Transcribe exactly, and only, the lines from the one containing "class: Mammalia" through the last line of the data.

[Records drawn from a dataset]
*** Begin section ***
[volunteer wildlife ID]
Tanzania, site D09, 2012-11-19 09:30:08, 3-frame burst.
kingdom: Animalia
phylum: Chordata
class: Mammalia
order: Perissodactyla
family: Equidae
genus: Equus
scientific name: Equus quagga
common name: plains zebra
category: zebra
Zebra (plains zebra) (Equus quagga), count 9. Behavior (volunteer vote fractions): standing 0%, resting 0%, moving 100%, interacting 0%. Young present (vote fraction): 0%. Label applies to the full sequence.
*** End section ***
RESULT:
class: Mammalia
order: Perissodactyla
family: Equidae
genus: Equus
scientific name: Equus quagga
common name: plains zebra
category: zebra
Zebra (plains zebra) (Equus quagga), count 9. Behavior (volunteer vote fractions): standing 0%, resting 0%, moving 100%, interacting 0%. Young present (vote fraction): 0%. Label applies to the full sequence.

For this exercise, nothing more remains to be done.